Uma gaivota
passeia por cima das ondas encrespadas.
Pensava em
quem poderia estar agora a olhar para a mesma gaivota, para o mesmo mar ou para
o mesmo céu. Serei sozinho ou estarei acompanhado. Naturalmente sozinho, achei,
afinal há coisas mais importantes para fazer.
Ia seguindo a
gaivota e cada vez me parecia mais bela. Era diferente, de alguma forma, de
todas as outras. Apesar de parecer tão normal como qualquer outra tinha
qualquer coisa que a distinguia e que a tornava apaixonante. Segui-a durante
horas até que deixei de a ver por detrás de uma rocha mais afoita que a
escondeu no seu leito.
Levantei-me e
dirigi-me para o exterior do castelo.
Lá fora uma
criança pulava. Brincava com uma bola côr de mar, dando-lhe pontapés e
fazendo-a voar como a gaivota, pairando no ar e voltando para os seus pézitos
descalços.
Ao passar por
ele, a sua voz acordou-me dos meus sonhos.
-
Olá. Queres jogar
comigo? Se jogares conto-te uma história.
Já há tanto
tempo que não me contavam histórias que decidi aceitar de imediato o
enternecedor convite.
-
Claro que quero, mas
só se a história valer mesmo a pena...
-
Tenho a certeza de
que vais gostar – respondeu.
E sem mais
perguntas lá fui jogando com a bola côr de mar sobre as pedras côr de prata.
-
Como te chamas –
perguntei
-
João, e tu?
-
João, também. Não
é engraçado?
Ele riu-se.
-
Queres-me ir contando
a tua história?
-
Não, porque se eu
acabar depois vais-te embora e já não queres brincar mais comigo.
-
Não sejas tonto,
retorqui, claro que jogo.
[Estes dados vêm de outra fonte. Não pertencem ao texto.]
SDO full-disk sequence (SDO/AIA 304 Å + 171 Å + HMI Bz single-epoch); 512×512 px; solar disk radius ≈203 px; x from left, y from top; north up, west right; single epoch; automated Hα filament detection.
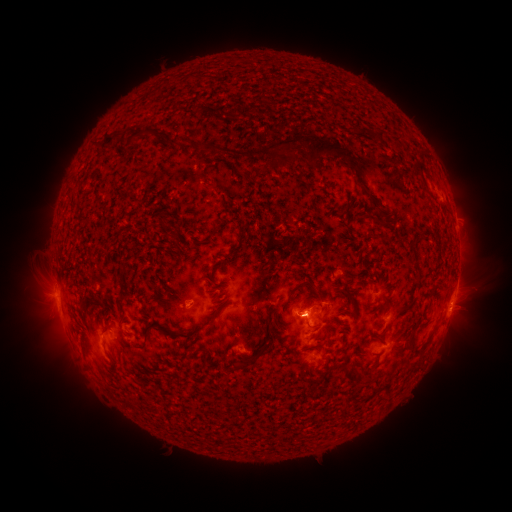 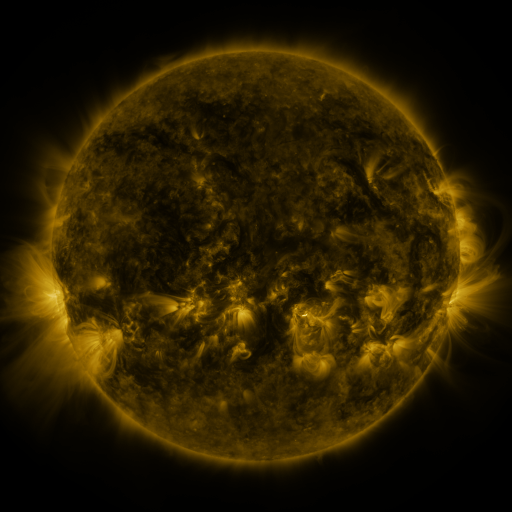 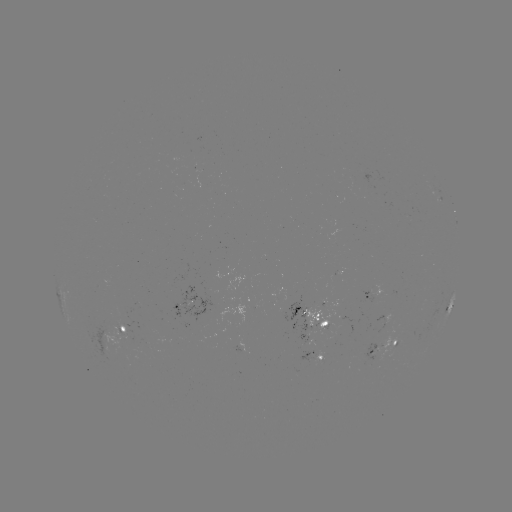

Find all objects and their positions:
filament: (246, 110)
filament: (379, 133)
filament: (145, 136)
filament: (128, 141)
filament: (168, 143)
filament: (313, 143)
filament: (104, 145)
filament: (286, 151)
filament: (277, 162)
filament: (416, 170)
filament: (391, 177)
filament: (400, 185)
filament: (424, 188)
filament: (152, 192)
filament: (366, 194)
filament: (119, 233)
filament: (178, 233)
filament: (200, 244)
filament: (414, 251)
filament: (228, 256)
filament: (215, 265)
filament: (131, 269)
filament: (306, 283)
filament: (141, 289)
filament: (352, 303)
filament: (280, 320)
filament: (316, 323)
filament: (152, 328)
filament: (106, 330)
filament: (196, 331)
filament: (276, 337)
filament: (263, 348)
filament: (420, 350)
filament: (211, 356)
filament: (242, 365)
filament: (368, 372)
filament: (272, 384)
filament: (345, 408)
Porque achas que faria isso?
-
Porque os grandes são
sempre assim...
-
Mas eu estou aqui
contigo, não estou?
-
Sim, mas é só por
causa da história.
-
Não. É porque
gostei de ti.
-
Está bem, eu vou
contar, mas depois não te vais embora.
-
Está bem –
respondi com convicção.
-
Então é assim.
“No reino das pedras vivia uma princesa muito linda. Era a mais linda de todas
as meninas de todos os reinos. Um dia uma bruxa feia fez-lhe um feitiço e
transformou-a numa gaivota. Depois disse-lhe: vais voar por cima de todos os
mares e por de baixo de todos os céus. E só tornarás a ser princesa quando um
homem se apaixonar por ti. Mas isso é impossível, retorquiu a princesa, como
é que um Homem se apaixona por uma gaivota? A bruxa riu-se e fê-la voar e
desaparecer por entre as nuvens escuras...”
Nesta altura a
bola pulou para o alto e ao chegar lá bem ao alto transformou-se em milhões de
pétalas de rosa que caíram sobre a calçada, iluminando-a e tornando-a num
maravilhoso manto vermelho. Foi então que uma menina, mais bela que a mais bela
das mulheres que alguma vez existiu, apareceu, vinda do castelo. Ao passar por
mim, beijou a minha face, agradeceu com uma vénia e desapareceu.
Ainda hoje
guardo a recordação de seus lábios salgados na minha face enquanto uma criança
pulava, lá ao longe, cantando uma canção de embalar, sobre as pedras côr de
prata, cobertas daquele vermelho forte.
Todos os dias
volto ao castelo, com a minha bola côr de mar, na esperança de voltar a
encontrar uma criança ou uma gaivota, mas apenas encontro o mar e o céu que
levam e voltam a trazer a minha bola côr de mar.